[Aim] Please print the whole listing below line for line, changing no character.
+ + + + + + +
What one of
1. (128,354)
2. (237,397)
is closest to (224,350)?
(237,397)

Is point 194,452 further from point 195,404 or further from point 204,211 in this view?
+ + + + + + +
[The solution]
What one of
1. (128,354)
2. (237,397)
is closest to (224,350)?
(237,397)

Is point 194,452 further from point 195,404 or further from point 204,211 in this view?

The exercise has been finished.